The 25-man FIFA Executive Committee, of which Blatter is President, has the final vote over who will be awarded the 2018 tournament. It also includes Michel Platini, who has dismissed the plans as a “joke”. The Asian Football Confederation has also told the BBC that it will not support the plan. Its President, Mohammed Bin Hammam, has been openly critical of European club tours, which he feels takes supporters away from the Asian club game.

Is it just me that gets a sense of déjà vu over all of this? Back in 1997, blinded by the revenue generated by Euro 1996, the Football Association went back on a ‘gentleman’s agreement’ to support a German bid to host the 2006 FIFA World Cup by bidding directly against the Deutscher Fußball-Bund. Everyone knows who won that argument, and it appears that the FA could lose this one as well.

Blatter’s comments also revealed a dissolution between the aims of the Football Association in promoting the national game and the FA Premier League, in maximising revenue, that many fans will recognise. “This will never happen, at least as long as I am the President of FIFA”, said Blatter. “This is abuse. The rich Premier League is trying to get richer and wants to expand the importance of that league”.

This badly-judged proposal could end up costing Scudamore his job.

 Andy Brown


Tuesday, January 29, 2008

WADA develops international privacy standard

One of the most interesting snippets of news to come out of Integrity In Sport: Contractual Risk Management, World Sports Law Report’s latest briefing hosted by Charles Russell LLP, was that the World Anti-Doping Agency (WADA) has developed a draft International Standard for the Protection of Privacy.

The timescale is interesting: the nine-page draft document, containing minimum privacy and data protection standards that all parties that collect and use personal data to tackle anti-doping in sport must adhere to, is out for consultation until 18 February and will come into effect in May this year.

The draft aims to set minimum standards of privacy protection for personal information collected and used by organisations when conducting anti-doping programmes. It is not intended to override national or international legislation, except when the standards set by that legislation fall below those set out in the International Standard.

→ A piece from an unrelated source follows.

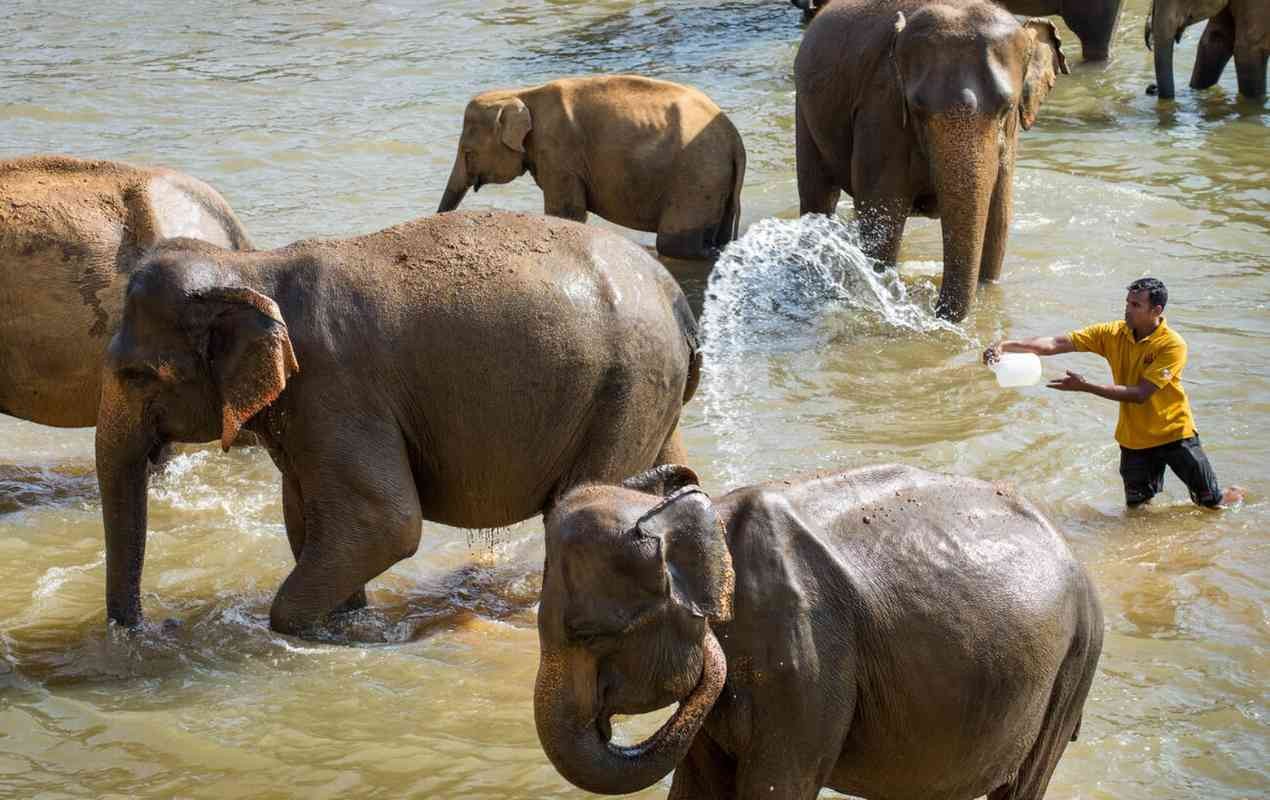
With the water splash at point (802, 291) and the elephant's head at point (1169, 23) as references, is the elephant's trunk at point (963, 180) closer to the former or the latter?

‘All Anti-Doping Organizations are expected to comply, even when the requirements of this International Standard exceed those arising under local law’, reads the Standard. ‘Compliance with this International Standard does not exempt Anti-Doping Organizations from complying with any locally applicable data protection laws and regulations’.

Anti-doping authorities need to collect personal data from athletes in order to effectively combat doping, however athlete consent for collection of their data could prove a contentious issue. Article 4.4 of the International Standard requires athlete consent, unless such collection is ‘expressly permitted by law’, however article 4.4(b) states: ‘Anti-Doping Organizations shall inform individuals that their refusal to subject themselves to doping controls, including Testing, could prevent their continued participation in organized sport and invalidate their competition results’.

Data protection and privacy in sport, especially around doping, is increasingly becoming a contentious issue. The UCI’s plans for a ‘Biological Passport’ have led some riders to express concerns about privacy, whereas other athletes would like more intrusive systems - such as chips implanted under the skin - to be introduced to combat doping. This is an emerging tightrope that Peter Leaver QC, the newly appointed President of the UK’s National Anti-Doping Panel, will have to walk carefully.